# EXERCISE DIRECTIONS:
Give the lines of the rows below, starting at the line that contains "When looking at" and ending at the last line, as a Markdown table with the columns "No." and "Line". Leave out blank lines.

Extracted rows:

[Start]

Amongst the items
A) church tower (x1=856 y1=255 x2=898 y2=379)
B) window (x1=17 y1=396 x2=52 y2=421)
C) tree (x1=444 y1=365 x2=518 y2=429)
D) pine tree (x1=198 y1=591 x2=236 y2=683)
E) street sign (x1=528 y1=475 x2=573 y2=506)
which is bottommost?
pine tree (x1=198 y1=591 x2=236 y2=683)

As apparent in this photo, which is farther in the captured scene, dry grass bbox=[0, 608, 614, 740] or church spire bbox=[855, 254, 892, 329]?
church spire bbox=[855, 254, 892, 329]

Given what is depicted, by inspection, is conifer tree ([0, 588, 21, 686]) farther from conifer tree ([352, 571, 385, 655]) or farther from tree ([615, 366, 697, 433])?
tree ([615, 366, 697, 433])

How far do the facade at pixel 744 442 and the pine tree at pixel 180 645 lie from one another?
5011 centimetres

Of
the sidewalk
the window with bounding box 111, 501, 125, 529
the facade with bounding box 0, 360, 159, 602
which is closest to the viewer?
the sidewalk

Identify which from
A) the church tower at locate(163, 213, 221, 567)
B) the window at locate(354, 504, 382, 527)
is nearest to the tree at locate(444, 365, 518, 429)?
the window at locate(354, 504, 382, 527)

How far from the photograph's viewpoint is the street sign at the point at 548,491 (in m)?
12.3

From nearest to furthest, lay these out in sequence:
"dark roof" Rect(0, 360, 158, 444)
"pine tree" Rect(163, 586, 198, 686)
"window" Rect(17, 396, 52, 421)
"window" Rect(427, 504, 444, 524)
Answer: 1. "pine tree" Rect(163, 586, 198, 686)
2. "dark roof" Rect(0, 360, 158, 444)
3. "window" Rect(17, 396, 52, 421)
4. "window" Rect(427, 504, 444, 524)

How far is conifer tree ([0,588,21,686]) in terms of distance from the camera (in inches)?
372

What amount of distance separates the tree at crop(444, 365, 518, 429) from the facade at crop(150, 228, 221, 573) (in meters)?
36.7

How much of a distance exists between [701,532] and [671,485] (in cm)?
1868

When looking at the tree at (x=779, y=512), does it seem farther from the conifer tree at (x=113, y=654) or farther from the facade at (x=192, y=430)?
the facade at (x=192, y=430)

[End]

# SOLVED EXERCISE:
| No. | Line |
|---|---|
| 1 | When looking at the tree at (x=779, y=512), does it seem farther from the conifer tree at (x=113, y=654) or farther from the facade at (x=192, y=430)? |
| 2 | the facade at (x=192, y=430) |